A high-level overview of federal actions to address discrimination on the basis of race and sex.
In response to pressure from civil rights groups, in the 1960s and 1970s, the federal government took action to address discrimination on the basis of race and sex.

Key terms

TermDefinition
Civil Rights Act of 1964Legislation barring discrimination in public accommodations, employment, or voting, on the basis of color, national origin, race, religion, or sex. The Civil Rights Act also created the Equal Employment Opportunity Commission to monitor and enforce the law.
Title IXA provision of the Education Amendments of 1972, which prevents schools and universities receiving federal funding from discriminating against female students.
Voting Rights Act of 1965Legislation prohibiting racial discrimination in voting, including the use of literacy tests, poll taxes, and grandfather clauses.

Cases to know

Brown v. Board of Education (1954) - Oliver Brown was the father of Linda, an African American third grader who was forced to attend a segregated elementary school. Along with other African American families in the area, Brown sued the Board of Education of Topeka, Kansas.

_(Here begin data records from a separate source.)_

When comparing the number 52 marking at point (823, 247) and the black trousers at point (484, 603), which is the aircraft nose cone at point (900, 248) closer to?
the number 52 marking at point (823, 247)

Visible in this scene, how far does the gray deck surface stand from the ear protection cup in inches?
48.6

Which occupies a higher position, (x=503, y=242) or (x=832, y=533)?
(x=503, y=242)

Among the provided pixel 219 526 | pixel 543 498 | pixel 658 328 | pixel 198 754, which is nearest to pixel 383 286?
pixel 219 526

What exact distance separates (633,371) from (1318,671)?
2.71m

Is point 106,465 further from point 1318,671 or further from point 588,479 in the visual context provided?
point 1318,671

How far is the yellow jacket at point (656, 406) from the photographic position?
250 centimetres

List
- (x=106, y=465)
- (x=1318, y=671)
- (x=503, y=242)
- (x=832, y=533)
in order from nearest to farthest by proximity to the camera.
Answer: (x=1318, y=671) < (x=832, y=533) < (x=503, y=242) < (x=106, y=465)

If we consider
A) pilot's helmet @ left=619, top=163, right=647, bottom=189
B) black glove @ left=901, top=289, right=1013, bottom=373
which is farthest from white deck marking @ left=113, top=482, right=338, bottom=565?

Under the leadership of future Supreme Court justice Thurgood Marshall, the NAACP’s Legal Defense Fund sought to prove with this case that segregated public schools violated the Fourteenth Amendment’s equal protection clause.
In its decision, the Supreme Court agreed, ruling that “in the field of public education, separate but equal has no place.” This ruling was a crucial victory for the civil rights movement, and later cases challenging segregation built on the precedent set in Brown.

Key takeaways

Competing policymaking interests - The federal courts cleared the way for civil rights reform through rulings in a series of cases, starting with Brown v. Board of Education, that invalidated segregation as a violation of the equal protection clause.
After civil rights demonstrations such as the 1963 March on Washington for Jobs and Freedom, President John F. Kennedy and successor Lyndon B. Johnson made passing civil rights legislation a key part of their agendas. Despite opposition from white southern representatives, Congress followed by passing the Civil Rights Act of 1964 and the Voting Rights Act of 1965, which outlawed discrimination based on race, sex, and other demographic factors.

Review questions

What motivated the federal government to pass civil rights legislation?
Why did civil rights groups like the NAACP originally focus on winning court cases to advance equal rights, rather than attempting to influence Congress?